Voici comme le roi anglo-normand disposa l’ensemble des défenses de ce point stratégique (10). À l’extrémité de la presqu’île A, du côté de la rive droite, la Seine côtoie des escarpements de roches crayeuses fort élevées qui dominent toute la plaine d’alluvion.
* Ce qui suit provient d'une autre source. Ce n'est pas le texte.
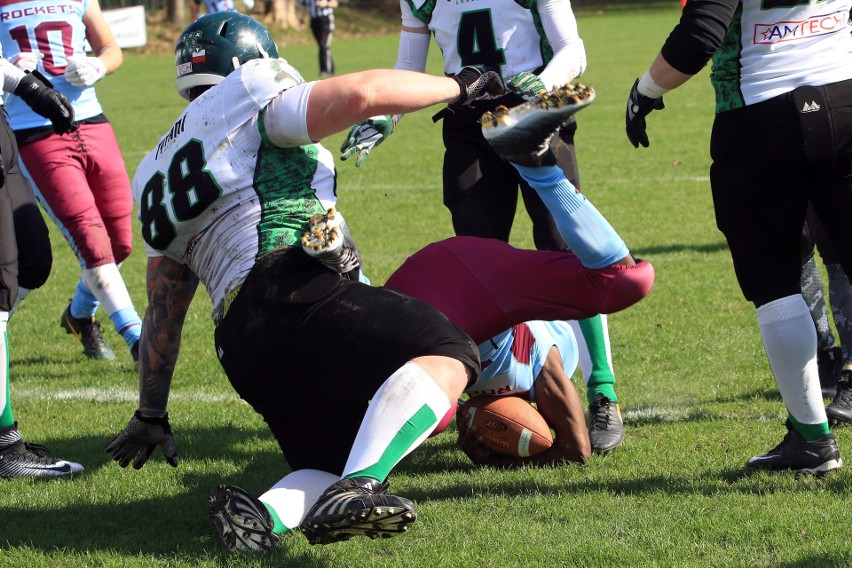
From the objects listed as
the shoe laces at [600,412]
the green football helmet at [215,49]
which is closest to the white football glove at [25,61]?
the green football helmet at [215,49]

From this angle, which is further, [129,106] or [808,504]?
[129,106]

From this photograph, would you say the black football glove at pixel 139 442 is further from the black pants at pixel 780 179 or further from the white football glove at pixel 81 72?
the white football glove at pixel 81 72

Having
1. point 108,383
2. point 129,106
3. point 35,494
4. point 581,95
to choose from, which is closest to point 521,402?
point 581,95

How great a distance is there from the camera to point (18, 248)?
4.84 metres

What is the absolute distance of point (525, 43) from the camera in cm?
482

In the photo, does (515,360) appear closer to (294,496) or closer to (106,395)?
(294,496)

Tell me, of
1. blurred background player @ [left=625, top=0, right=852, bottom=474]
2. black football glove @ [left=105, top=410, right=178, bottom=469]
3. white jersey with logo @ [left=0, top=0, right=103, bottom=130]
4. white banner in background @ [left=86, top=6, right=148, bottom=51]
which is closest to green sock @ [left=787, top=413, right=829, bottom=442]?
blurred background player @ [left=625, top=0, right=852, bottom=474]

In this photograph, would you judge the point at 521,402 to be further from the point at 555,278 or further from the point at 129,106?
the point at 129,106

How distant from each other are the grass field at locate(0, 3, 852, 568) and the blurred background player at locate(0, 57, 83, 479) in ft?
0.41

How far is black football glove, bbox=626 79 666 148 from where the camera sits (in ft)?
13.0

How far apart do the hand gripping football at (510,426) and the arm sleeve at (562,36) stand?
131 cm

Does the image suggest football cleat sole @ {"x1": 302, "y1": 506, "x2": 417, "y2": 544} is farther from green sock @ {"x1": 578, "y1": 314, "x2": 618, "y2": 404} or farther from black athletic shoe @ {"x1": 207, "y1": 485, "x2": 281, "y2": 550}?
green sock @ {"x1": 578, "y1": 314, "x2": 618, "y2": 404}

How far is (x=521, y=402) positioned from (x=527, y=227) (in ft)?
17.1

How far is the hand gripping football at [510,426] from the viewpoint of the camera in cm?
430
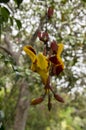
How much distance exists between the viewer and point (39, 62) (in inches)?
35.2

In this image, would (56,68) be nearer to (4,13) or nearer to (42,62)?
(42,62)

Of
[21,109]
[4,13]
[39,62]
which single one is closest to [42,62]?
[39,62]

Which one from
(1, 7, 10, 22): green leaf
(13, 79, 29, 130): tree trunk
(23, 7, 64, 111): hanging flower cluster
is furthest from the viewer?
(13, 79, 29, 130): tree trunk

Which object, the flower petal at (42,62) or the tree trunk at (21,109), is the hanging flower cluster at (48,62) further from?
the tree trunk at (21,109)

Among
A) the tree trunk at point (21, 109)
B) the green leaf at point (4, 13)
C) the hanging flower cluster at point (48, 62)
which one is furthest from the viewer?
the tree trunk at point (21, 109)

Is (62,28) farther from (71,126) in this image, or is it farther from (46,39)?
(71,126)

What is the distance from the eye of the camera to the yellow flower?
34.8 inches

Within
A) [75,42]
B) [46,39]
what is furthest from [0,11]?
[75,42]

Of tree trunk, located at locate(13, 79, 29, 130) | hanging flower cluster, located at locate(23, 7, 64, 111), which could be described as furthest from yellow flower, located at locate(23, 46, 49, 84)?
tree trunk, located at locate(13, 79, 29, 130)

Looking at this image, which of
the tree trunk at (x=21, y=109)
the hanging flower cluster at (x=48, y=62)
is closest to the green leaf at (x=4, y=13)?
the hanging flower cluster at (x=48, y=62)

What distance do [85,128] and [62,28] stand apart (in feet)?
16.5

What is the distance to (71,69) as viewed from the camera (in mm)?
4527

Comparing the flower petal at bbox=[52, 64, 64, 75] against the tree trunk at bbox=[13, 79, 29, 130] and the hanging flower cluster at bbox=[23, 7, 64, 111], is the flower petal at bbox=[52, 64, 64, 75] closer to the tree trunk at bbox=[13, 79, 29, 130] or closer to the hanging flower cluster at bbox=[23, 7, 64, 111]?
the hanging flower cluster at bbox=[23, 7, 64, 111]

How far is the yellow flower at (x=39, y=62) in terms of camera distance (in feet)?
2.90
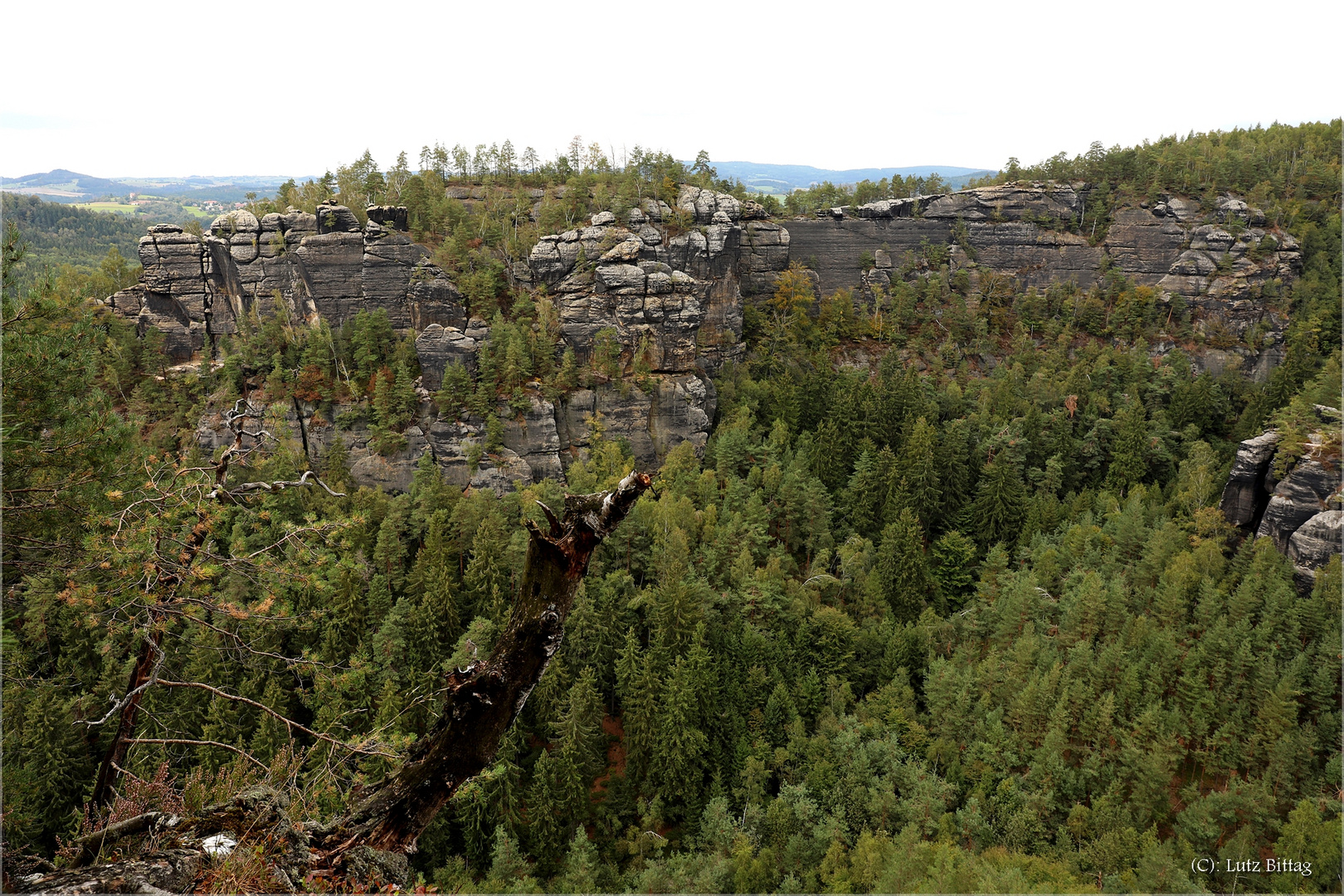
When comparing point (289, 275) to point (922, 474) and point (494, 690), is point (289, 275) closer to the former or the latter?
point (922, 474)

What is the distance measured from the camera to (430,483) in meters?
40.1

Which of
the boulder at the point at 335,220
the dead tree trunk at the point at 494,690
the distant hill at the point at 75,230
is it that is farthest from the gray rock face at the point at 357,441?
the distant hill at the point at 75,230

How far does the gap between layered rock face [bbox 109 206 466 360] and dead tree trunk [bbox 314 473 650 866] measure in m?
43.9

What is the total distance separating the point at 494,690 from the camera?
7391 millimetres

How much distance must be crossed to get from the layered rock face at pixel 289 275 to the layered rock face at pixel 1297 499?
4832cm

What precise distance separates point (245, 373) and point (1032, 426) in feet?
177

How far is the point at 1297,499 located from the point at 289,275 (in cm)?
6070

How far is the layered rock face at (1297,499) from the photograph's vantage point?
1316 inches

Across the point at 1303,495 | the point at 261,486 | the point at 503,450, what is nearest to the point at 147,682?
the point at 261,486

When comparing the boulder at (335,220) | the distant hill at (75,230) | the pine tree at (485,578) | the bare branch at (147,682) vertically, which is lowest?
the pine tree at (485,578)

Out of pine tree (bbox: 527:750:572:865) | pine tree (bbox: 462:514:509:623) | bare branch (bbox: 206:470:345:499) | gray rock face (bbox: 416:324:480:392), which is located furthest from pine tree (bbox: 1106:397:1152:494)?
bare branch (bbox: 206:470:345:499)

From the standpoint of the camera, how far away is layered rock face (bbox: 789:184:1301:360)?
6088 cm

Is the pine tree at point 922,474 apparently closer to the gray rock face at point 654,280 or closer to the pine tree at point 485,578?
the gray rock face at point 654,280

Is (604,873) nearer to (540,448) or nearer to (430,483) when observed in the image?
(430,483)
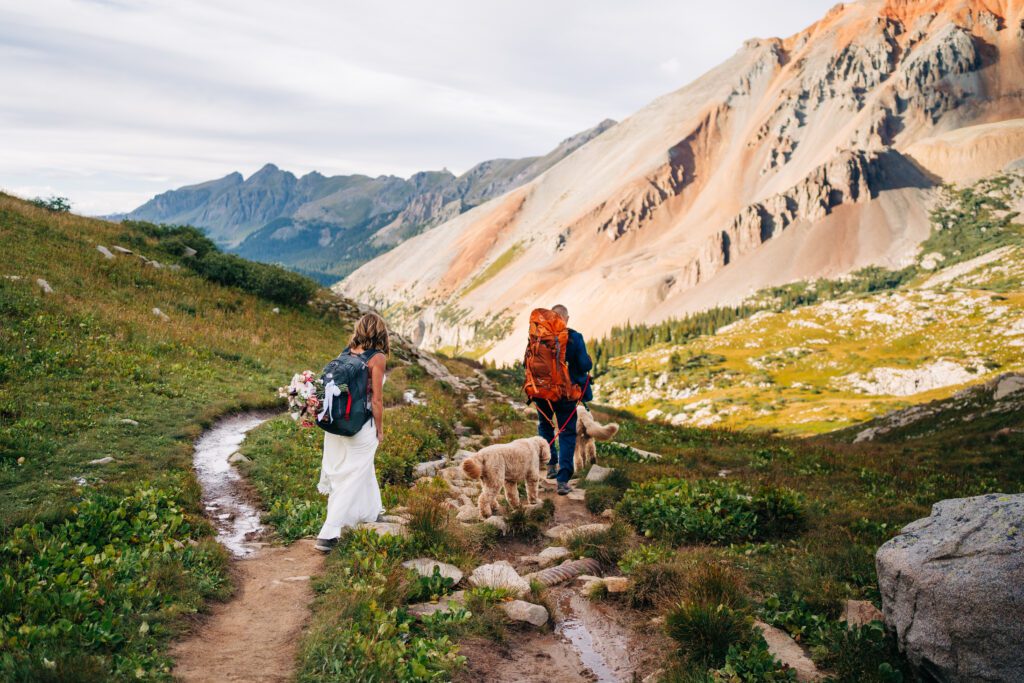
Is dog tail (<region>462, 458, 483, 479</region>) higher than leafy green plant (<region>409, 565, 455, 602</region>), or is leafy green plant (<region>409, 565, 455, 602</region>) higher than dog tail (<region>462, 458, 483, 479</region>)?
dog tail (<region>462, 458, 483, 479</region>)

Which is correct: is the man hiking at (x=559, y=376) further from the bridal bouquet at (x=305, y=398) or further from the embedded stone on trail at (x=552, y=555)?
the bridal bouquet at (x=305, y=398)

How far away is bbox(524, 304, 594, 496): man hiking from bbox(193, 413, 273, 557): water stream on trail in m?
6.50

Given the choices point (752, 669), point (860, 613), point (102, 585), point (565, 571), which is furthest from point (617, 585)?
point (102, 585)

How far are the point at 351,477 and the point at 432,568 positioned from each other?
2267 mm

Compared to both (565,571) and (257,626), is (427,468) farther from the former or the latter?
(257,626)

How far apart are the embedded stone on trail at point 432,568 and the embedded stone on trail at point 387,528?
0.70m

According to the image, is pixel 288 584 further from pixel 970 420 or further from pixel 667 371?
pixel 667 371

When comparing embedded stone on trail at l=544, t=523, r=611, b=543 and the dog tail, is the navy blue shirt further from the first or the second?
the dog tail

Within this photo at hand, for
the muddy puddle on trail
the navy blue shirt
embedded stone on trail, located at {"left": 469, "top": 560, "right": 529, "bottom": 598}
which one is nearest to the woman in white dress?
embedded stone on trail, located at {"left": 469, "top": 560, "right": 529, "bottom": 598}

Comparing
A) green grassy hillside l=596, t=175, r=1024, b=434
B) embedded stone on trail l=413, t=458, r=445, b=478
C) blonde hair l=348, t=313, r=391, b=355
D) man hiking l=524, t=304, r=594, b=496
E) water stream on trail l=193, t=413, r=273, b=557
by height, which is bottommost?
green grassy hillside l=596, t=175, r=1024, b=434

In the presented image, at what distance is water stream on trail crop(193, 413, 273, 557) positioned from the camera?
10.0m

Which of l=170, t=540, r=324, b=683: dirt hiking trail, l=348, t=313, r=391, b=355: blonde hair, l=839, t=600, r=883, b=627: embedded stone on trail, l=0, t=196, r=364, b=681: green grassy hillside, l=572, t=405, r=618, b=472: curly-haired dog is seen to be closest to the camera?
l=170, t=540, r=324, b=683: dirt hiking trail

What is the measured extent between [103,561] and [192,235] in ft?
111

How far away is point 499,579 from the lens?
8.50 m
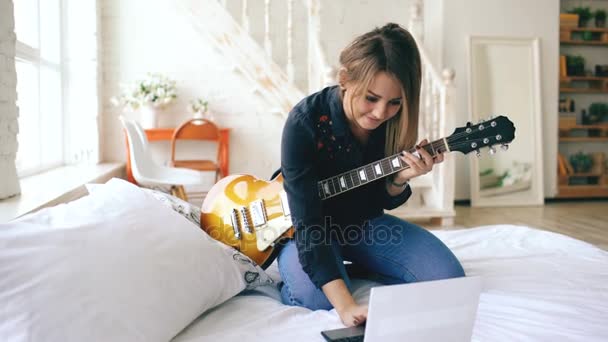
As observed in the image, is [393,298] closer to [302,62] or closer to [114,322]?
[114,322]

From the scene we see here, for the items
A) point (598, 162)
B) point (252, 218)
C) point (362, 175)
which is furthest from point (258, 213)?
point (598, 162)

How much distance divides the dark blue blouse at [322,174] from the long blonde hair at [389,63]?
149 millimetres

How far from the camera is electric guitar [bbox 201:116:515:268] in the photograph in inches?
49.4

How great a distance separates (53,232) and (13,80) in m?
1.09

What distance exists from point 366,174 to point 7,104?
126 centimetres

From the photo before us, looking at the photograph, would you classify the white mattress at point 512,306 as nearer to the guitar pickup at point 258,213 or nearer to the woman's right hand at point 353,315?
the woman's right hand at point 353,315

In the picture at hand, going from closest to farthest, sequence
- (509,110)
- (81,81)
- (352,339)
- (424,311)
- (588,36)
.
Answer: (424,311), (352,339), (81,81), (509,110), (588,36)

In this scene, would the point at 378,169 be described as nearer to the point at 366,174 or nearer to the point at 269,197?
the point at 366,174

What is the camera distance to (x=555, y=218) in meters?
4.19

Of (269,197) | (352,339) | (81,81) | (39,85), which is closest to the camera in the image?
(352,339)

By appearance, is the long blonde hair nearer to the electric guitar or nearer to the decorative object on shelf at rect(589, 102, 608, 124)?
the electric guitar

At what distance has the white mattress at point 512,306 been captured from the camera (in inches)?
41.1

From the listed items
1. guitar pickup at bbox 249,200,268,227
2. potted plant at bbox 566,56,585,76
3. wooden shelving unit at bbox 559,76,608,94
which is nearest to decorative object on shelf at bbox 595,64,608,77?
wooden shelving unit at bbox 559,76,608,94

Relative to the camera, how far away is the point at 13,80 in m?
1.79
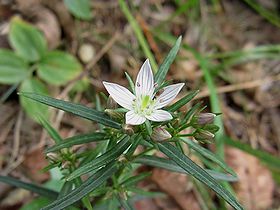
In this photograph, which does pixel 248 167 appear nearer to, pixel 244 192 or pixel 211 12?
pixel 244 192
Sur un îlot B qui divise le fleuve, Richard éleva d’abord un fort octogone muni de tours, de fossés et de palissades[1] ; un pont de bois passant à travers ce châtelet unit les

  1. Les parties intérieures de cet ouvrage existent encore :

    « Endroit la vile d’Andeli,
    « Droit en mi Sainne, a une ilete,
    « Qui comme un cerne est réondete ;
    « Et est de chascune partie
    « Sainne parfonde et espartie.
    « Cele ilete, qui s’en eléve,
    « Est si haute au-dessus de l’éve (l’eau),
    « Que Sainne par nule cretine (crue)
    « N’a povoir d’i faire ataïne.
    « Ne jusqu’au plain desus reclorre,
    « Li Roy Richart l’ot faite clorre,
    « A cui ele estoit toute quite,
    « De forz murs à la circuite,
    « Bien crenelez d’euvre nouvele.
    « En mi ot une tour trop bele ;
    « Le baille (l’enceinte extérieure) et le maisonnement,
    « Fu atournez si richement
    « Aus pierres metre et asséoir,
    « Que c’iert un déduit du veoir.
    « Pont i ot qui la rabeli,
    « Pour passer Sainne à Andeli
    « Qui là endroit est grant et fiére.

    (Guill. Guiart, Branche des roy. lignages, vers 3 162 et suiv.)